◆ WORKING DATA ◆
◇ ◇ ◇ ◇

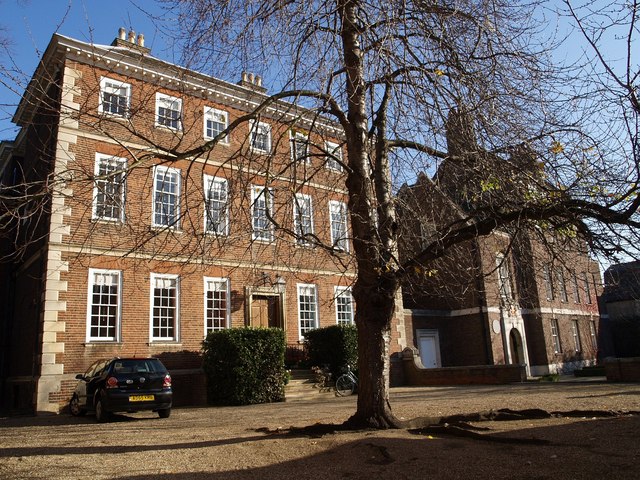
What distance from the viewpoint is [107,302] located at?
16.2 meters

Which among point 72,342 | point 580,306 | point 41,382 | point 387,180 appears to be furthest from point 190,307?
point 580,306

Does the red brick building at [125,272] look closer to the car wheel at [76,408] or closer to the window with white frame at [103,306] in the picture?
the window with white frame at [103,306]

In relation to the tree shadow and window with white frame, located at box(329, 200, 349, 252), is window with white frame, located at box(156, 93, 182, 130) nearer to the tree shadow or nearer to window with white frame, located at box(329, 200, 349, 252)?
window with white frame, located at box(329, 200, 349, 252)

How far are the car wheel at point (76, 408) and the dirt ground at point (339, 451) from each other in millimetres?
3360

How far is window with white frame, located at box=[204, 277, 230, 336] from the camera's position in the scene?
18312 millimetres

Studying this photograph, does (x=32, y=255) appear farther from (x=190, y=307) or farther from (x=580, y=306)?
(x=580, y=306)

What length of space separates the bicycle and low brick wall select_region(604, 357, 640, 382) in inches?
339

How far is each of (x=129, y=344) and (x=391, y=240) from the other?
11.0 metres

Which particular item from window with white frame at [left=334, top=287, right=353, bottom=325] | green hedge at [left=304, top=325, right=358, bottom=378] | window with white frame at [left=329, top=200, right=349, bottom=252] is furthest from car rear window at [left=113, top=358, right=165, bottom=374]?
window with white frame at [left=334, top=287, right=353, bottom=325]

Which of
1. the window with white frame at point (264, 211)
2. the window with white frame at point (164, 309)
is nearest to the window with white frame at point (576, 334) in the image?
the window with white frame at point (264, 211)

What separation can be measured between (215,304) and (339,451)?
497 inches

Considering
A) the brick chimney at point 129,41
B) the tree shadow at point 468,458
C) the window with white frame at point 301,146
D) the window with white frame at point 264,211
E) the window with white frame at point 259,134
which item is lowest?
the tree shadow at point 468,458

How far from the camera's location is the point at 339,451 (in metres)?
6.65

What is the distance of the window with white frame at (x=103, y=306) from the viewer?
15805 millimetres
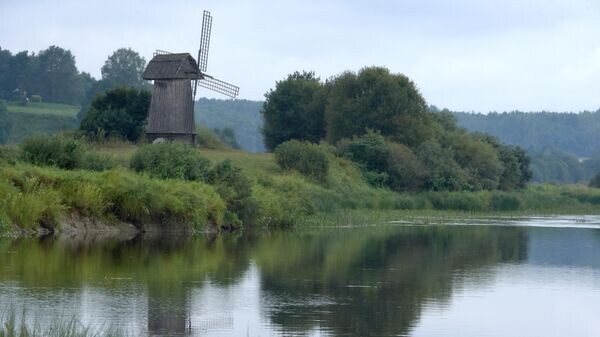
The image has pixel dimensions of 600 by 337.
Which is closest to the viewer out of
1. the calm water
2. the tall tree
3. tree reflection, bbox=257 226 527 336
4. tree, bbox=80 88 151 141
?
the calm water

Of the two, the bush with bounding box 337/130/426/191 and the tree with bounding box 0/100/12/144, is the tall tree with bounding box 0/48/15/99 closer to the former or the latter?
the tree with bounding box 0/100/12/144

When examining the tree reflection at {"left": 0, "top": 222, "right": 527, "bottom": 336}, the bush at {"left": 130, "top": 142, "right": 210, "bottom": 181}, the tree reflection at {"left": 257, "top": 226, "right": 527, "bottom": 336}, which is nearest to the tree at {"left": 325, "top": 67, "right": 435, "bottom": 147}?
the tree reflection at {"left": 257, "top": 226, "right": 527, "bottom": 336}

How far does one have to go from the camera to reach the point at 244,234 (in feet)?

◇ ◇ ◇ ◇

◆ TO DO ◆
Could you render the material from the line containing "What is the" through the end as a Markdown table with the columns Row and Line, one line per row, skipping blank lines and leaving the picture out?

◆ TASK ANSWER ◆
| Row | Line |
|---|---|
| 1 | What is the distance of the window with white frame at (x=103, y=306) from the viewer? |
| 2 | 15805 millimetres |
| 3 | The image has pixel dimensions of 600 by 337. |
| 4 | Which is closest to the viewer out of |
| 5 | 1. the calm water |
| 6 | 2. the tall tree |
| 7 | 3. tree reflection, bbox=257 226 527 336 |
| 8 | 4. tree, bbox=80 88 151 141 |
| 9 | ? |
| 10 | the calm water |
| 11 | Of the two, the bush with bounding box 337/130/426/191 and the tree with bounding box 0/100/12/144, is the tall tree with bounding box 0/48/15/99 closer to the former or the latter? |
| 12 | the tree with bounding box 0/100/12/144 |
| 13 | When examining the tree reflection at {"left": 0, "top": 222, "right": 527, "bottom": 336}, the bush at {"left": 130, "top": 142, "right": 210, "bottom": 181}, the tree reflection at {"left": 257, "top": 226, "right": 527, "bottom": 336}, which is nearest to the tree at {"left": 325, "top": 67, "right": 435, "bottom": 147}? |
| 14 | the tree reflection at {"left": 257, "top": 226, "right": 527, "bottom": 336} |
| 15 | How far does one have to go from the camera to reach the point at 244,234 (in feet)? |